La collaborazione fra un coach e un giocatore deve essere basata sulla fiducia reciproca, quando viene a mancare è meglio separarsi. E’ finito un ciclo ma i nostri rapporti sono ottimi, gli auguro di tornare fra i primi cinquanta al mondo.
E’ vero che lei non è ben visto dalla Federtennis?
Non è importante e non mi interessa. Non ho rapporti, sono un coach internazionale e la Federazione italiana non è il mio ambito di lavoro.

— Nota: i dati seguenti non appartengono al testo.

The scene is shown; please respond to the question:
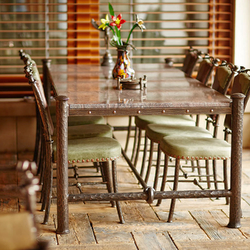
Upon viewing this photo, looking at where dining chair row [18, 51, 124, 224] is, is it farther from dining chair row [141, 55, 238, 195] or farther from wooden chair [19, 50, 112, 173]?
dining chair row [141, 55, 238, 195]

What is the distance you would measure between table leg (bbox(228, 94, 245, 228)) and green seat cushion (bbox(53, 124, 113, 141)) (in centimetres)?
95

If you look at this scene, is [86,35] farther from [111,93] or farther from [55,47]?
[111,93]

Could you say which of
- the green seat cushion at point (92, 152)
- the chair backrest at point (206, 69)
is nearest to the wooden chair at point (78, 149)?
the green seat cushion at point (92, 152)

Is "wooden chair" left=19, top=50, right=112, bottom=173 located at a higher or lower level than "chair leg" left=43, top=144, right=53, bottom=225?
higher

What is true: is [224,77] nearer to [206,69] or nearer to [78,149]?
[206,69]

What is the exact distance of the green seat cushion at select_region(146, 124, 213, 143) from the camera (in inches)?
123

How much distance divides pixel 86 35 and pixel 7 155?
1416 millimetres

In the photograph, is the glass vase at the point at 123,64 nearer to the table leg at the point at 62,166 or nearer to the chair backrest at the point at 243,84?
the chair backrest at the point at 243,84

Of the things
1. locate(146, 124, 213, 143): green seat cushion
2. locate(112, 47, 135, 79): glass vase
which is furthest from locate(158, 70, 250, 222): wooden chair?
locate(112, 47, 135, 79): glass vase

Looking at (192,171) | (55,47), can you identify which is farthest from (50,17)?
(192,171)

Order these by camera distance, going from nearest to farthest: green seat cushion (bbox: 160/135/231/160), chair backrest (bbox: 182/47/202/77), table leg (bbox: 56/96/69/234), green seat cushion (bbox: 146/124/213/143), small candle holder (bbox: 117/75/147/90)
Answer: table leg (bbox: 56/96/69/234)
green seat cushion (bbox: 160/135/231/160)
small candle holder (bbox: 117/75/147/90)
green seat cushion (bbox: 146/124/213/143)
chair backrest (bbox: 182/47/202/77)

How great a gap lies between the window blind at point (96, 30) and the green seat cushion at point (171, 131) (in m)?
1.46

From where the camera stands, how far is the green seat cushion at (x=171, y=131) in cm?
313

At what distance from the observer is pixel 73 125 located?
3520 millimetres
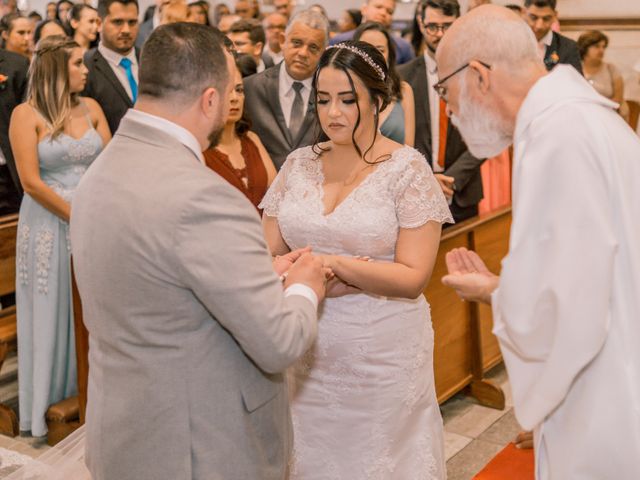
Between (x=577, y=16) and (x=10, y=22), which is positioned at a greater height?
(x=10, y=22)

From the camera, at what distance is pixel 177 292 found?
199cm

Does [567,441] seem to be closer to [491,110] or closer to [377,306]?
[491,110]

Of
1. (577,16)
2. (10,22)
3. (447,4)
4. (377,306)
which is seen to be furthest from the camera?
(577,16)

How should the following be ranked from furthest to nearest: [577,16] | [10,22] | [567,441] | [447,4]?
[577,16], [10,22], [447,4], [567,441]

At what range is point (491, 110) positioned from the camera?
2.19m

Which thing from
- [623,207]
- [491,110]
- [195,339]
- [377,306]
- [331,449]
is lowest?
[331,449]

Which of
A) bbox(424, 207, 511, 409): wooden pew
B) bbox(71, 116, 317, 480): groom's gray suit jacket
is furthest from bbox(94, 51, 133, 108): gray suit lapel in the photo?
bbox(71, 116, 317, 480): groom's gray suit jacket

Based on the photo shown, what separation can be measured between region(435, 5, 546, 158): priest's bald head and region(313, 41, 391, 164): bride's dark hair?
79 centimetres

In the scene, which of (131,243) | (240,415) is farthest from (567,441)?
(131,243)

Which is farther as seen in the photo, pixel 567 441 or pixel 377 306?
pixel 377 306

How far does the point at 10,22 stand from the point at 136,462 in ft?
21.5

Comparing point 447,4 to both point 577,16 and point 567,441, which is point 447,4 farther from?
point 577,16

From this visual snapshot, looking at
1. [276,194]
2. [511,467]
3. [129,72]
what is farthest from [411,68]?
[511,467]

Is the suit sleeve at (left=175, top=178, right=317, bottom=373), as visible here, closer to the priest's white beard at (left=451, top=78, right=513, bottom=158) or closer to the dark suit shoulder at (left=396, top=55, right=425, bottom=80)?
the priest's white beard at (left=451, top=78, right=513, bottom=158)
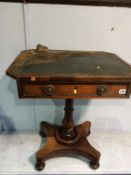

L’attuale gestione, tuttavia, ha dato grande slancio al movimento. Non è d’accordo?
Sinceramente non mi pare. Anzi, mi pare che la situazione del tennis sia molto differente da quella di dieci anni fa.
Dopo la Schiavone e la Pennetta c’è il vuoto. Fra gli uomini, invece, è anche peggio. Come mai?
Credo che i ragazzi non crescano nel modo e nell’ambiente giusto. La storia di Bolelli è emblematica: per due anni era un astro nascente del panorama mondiale e adesso si è bloccato.
E’ più semplice che la Roma diventi campione d’Europa o che un italiano conquisti il primo posto della classifica Atp?
Non ho dubbi: che la Roma vinca la Champions League.